J’ai eu l’impression que Dessertine pensait que nous risquions d’inventer un nouveau communautarisme avec nos réseaux, notamment la communauté des connectés face à celle des non connectés (un peu le sujet de mon twiller).
Des monnaies particulières ne risquent selon Dessertine que de renforcer le communautarisme et de nous préparer au pire. Dans Le Cinquième pouvoir, j’ai déjà levé cette objection qui ne cesse de ressurgir. Les observateurs extérieurs oublient que nos communautés, nos îles sur le Net, sont des TAZ. Le T est très important : TEMPORAIRE. Nous sommes dans la dynamique, le biologique, le reconfigurable à volonté. Rien n’est là pour durer mais pour s’adapter aux circonstances.
Nous ne créons pas des monnaies pour l’éternité mais pour des opérations particulières. Nous les créons pour qu’elles conviennent au mieux à ce dont nous avons besoin puis les laissons tomber. Cette monnaie peut lier des millions de personnes d’un bout à l’autre de la planète. Derrière ces nouvelles monnaies il n’y a aucune notion de localisation, de local, de frontière…

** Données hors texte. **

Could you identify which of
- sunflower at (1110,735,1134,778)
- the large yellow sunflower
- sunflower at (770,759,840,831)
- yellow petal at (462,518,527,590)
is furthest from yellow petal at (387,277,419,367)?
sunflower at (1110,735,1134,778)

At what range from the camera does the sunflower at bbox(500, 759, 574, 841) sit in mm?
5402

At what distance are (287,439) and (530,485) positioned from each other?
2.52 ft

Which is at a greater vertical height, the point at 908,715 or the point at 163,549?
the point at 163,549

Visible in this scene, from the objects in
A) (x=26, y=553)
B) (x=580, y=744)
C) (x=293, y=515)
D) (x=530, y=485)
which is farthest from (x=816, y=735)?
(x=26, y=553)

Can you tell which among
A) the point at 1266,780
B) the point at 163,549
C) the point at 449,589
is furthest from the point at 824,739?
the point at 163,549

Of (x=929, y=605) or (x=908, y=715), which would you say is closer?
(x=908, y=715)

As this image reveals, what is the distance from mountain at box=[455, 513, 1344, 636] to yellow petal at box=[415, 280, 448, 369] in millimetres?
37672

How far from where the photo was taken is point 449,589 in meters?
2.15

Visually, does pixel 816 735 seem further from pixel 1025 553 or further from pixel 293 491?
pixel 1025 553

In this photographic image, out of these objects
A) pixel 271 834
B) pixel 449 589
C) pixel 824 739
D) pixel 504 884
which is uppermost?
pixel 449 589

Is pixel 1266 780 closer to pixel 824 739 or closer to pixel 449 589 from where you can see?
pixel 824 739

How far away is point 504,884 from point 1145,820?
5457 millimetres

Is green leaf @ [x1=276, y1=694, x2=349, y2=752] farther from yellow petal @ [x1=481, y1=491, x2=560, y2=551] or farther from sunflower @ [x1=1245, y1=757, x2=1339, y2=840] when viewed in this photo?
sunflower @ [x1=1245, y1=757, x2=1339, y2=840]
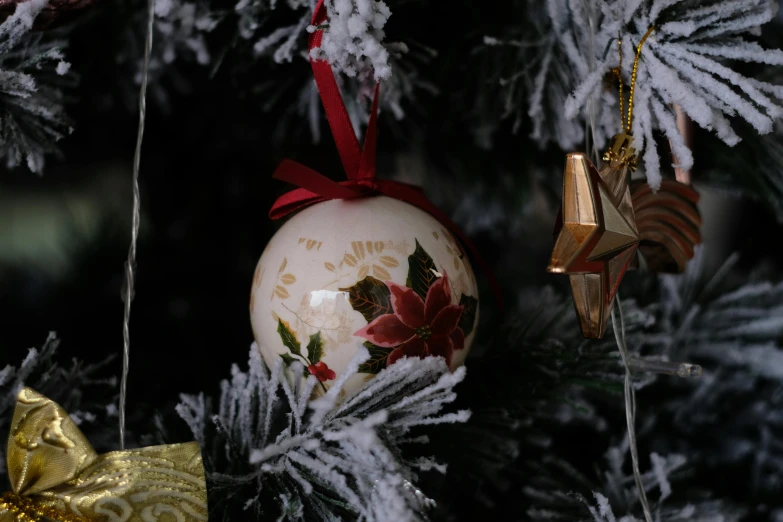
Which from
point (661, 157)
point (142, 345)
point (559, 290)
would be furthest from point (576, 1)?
point (142, 345)

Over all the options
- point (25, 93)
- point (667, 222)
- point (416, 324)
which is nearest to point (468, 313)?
point (416, 324)

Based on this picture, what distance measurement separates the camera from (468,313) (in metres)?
0.39

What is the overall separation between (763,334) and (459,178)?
1.05 ft

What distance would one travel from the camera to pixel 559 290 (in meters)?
0.69

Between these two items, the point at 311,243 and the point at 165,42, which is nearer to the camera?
the point at 311,243

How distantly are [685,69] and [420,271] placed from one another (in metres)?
0.19

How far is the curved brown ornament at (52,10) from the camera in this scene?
360mm

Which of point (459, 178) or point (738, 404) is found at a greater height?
point (459, 178)

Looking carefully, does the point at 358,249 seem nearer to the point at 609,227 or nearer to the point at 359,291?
the point at 359,291

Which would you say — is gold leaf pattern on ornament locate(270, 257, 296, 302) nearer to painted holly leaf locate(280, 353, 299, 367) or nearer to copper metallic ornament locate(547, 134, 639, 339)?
painted holly leaf locate(280, 353, 299, 367)

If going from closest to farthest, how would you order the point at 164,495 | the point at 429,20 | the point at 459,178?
the point at 164,495, the point at 429,20, the point at 459,178

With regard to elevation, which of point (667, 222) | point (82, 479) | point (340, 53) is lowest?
point (82, 479)

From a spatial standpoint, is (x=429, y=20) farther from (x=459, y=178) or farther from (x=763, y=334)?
(x=763, y=334)

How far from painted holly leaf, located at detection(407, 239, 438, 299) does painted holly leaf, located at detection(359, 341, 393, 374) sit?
4 centimetres
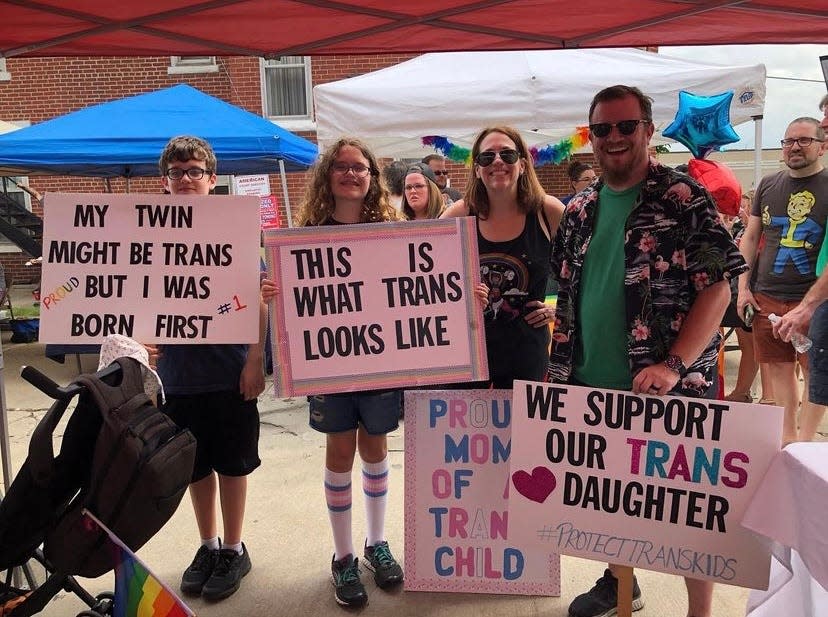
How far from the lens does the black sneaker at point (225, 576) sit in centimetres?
276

Ce dont nous avons peur c’est d’une monnaie unique, qui certes sera comprise par tous, atteindra tout le monde, mais par son unité sera facile à contrôler et vulnérable.
Dans mon nouveau livre, je montre qu’une démocratie planétaire peut verser dans la dictature planétaire assez facilement. Dans ce cas, plus aucune force concurrente ne peut contrebalancer la dictature qui s’installe.

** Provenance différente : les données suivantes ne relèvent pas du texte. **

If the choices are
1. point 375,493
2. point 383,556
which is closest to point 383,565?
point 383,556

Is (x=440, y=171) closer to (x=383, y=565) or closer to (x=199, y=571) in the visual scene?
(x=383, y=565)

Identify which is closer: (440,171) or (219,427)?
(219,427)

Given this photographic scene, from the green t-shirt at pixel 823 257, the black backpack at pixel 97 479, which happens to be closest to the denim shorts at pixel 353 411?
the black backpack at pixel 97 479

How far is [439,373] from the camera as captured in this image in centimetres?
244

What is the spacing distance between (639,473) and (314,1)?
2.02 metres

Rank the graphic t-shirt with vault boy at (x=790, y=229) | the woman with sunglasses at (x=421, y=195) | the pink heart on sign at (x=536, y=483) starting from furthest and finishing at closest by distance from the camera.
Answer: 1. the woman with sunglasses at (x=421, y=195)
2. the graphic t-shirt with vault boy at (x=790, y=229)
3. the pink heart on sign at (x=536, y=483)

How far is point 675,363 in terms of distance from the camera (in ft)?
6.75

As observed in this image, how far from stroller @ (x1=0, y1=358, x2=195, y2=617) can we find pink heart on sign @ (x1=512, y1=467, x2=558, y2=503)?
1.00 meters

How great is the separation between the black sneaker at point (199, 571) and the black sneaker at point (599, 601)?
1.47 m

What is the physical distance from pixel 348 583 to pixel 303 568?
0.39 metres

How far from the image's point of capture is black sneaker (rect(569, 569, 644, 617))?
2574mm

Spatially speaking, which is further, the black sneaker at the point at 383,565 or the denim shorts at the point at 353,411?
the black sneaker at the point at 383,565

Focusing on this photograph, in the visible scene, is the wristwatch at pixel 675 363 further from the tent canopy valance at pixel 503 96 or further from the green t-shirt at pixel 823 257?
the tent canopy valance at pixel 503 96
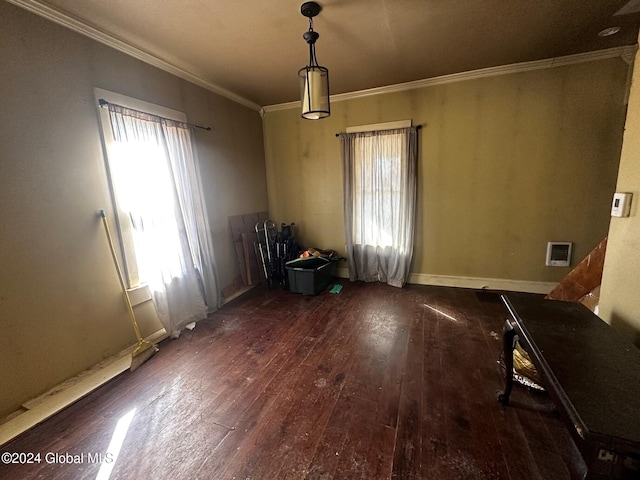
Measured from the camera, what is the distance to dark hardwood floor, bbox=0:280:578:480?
1266 mm

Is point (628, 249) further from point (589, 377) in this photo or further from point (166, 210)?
point (166, 210)

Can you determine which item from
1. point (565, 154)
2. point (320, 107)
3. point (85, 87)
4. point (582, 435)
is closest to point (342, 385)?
point (582, 435)

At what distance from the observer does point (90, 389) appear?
1.81 metres

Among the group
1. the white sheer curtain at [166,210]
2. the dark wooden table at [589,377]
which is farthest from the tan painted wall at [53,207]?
the dark wooden table at [589,377]

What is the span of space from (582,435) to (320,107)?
6.44 feet

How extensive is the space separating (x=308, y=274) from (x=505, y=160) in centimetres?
271

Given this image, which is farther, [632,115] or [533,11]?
[533,11]

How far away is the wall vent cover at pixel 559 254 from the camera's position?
2.98m

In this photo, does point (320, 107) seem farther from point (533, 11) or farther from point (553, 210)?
point (553, 210)

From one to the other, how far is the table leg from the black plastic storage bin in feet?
7.09

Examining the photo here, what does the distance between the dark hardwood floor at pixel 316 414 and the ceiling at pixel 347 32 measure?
2575 millimetres

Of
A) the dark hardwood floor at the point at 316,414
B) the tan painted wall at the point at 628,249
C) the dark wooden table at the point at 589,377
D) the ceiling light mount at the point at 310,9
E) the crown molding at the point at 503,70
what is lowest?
the dark hardwood floor at the point at 316,414

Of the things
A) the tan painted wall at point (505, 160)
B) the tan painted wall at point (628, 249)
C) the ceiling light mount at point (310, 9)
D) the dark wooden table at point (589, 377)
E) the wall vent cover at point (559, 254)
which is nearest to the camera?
the dark wooden table at point (589, 377)

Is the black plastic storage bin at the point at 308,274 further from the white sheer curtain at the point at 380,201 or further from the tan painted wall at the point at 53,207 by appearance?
the tan painted wall at the point at 53,207
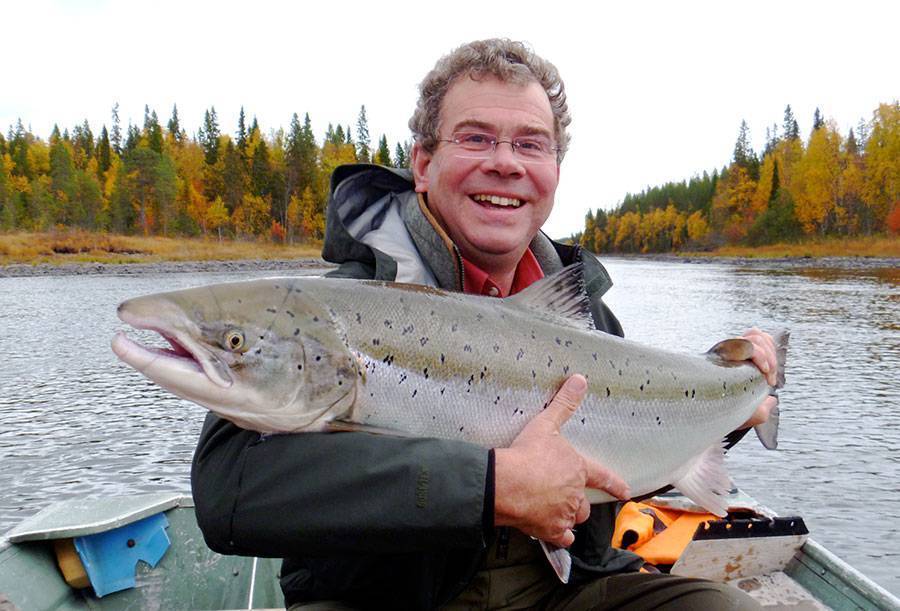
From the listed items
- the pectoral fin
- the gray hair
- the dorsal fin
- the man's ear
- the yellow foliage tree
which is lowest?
the pectoral fin

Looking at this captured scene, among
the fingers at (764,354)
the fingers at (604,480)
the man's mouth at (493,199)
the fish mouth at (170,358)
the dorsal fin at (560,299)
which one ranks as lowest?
the fingers at (604,480)

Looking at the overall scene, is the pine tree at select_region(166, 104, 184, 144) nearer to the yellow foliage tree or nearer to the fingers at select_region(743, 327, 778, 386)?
the yellow foliage tree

Dessertine nous a dit qu’en Europe nous avions réussi l’union monétaire, le lien entre les petits et les grands pays. Pour moi, la fusion tue la compétition donc l’innovation. La concurrence interne n’est pas réellement une concurrence libre (c’est une des raisons qui me font rejeter l’idée de superorganisme – j’y reviendrai). Si l’Europe s’en tire, c’est parce qu’il existe quelque chose hors de l’Europe. Il serait dangereux de croire que ce qui marche pour l’Europe marcherait pour le monde.
Si nous aboutissons à une monnaie mondiale, nous risquons d’étouffer notre créativité économique. J’ai poursuivis cette réflexion après avoir quitté Dessertine. Mais Internet alors ? N’est-ce pas un réseau unique, avec un protocole unique ? N’est-ce pas pour cette raison qu’il se développe à la vitesse que nous connaissons ?

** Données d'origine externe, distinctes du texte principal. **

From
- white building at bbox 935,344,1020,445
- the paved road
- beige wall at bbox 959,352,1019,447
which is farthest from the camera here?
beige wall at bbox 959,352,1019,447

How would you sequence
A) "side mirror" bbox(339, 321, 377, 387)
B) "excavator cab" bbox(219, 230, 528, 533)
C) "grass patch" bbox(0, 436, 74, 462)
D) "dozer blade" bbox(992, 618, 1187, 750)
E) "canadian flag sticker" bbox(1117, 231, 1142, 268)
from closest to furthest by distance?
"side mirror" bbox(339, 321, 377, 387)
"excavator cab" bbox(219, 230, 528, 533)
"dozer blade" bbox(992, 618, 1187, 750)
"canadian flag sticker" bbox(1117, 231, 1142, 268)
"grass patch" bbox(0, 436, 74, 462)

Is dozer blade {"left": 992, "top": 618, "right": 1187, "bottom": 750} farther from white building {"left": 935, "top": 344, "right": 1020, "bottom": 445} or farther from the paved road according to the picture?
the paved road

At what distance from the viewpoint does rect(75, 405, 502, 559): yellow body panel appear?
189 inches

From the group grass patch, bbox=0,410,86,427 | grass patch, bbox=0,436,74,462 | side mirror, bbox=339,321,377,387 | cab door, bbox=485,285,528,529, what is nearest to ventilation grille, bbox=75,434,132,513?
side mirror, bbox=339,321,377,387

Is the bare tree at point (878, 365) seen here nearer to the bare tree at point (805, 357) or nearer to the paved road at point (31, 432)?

En vérité, Internet est un réseau de réseaux, un interfaçage de zones techniquement hétérogènes sur lesquelles ont a implanté un protocole unique, TCP/IP. C’est aujourd’hui d’ailleurs un frein à son développement. Les scientifiques cherchent à virtualiser le réseau pour pouvoir y tester de nouveaux protocoles plus performants, ce qui nécessite une mise à jour de tous les rooters.
Internet en fait évolue peu comme le regrettent tous les experts. C’est le Web, greffé sur lui qui évolue parce qu’il est ouvert et qu’aucun pays n’a de prérogative sur lui. Une monnaie mondiale peut-elle être aussi versatile ? Aussi ouverte à toutes les initiatives ? L’équivalent monétaire du Web n’est-ce pas Open Money ? Un protocole monétaire plutôt qu’une monnaie ? Les économistes devraient regarder de ce côté. Nous avons déployé le Web plus vite qu’aucun autre système dans l’histoire de l’humanité. C’est là qu’œuvre l’intelligence aujourd’hui.
Mais n’existe-t-il pas une dualité inconciliable ? Nous avons en même temps besoin de liants qui traversent toute la société, la monnaie, le réseau, le système immunitaire, en même temps de concurrence pour qu’il y ait évolution, donc vie. L’universalisation tue la vie, la trop grande disparité implique l’isolationnisme. Je vois la solution entre le tout et les parties dans les TAZ et dans les protocoles qui pourraient réguler leur création et leur destruction.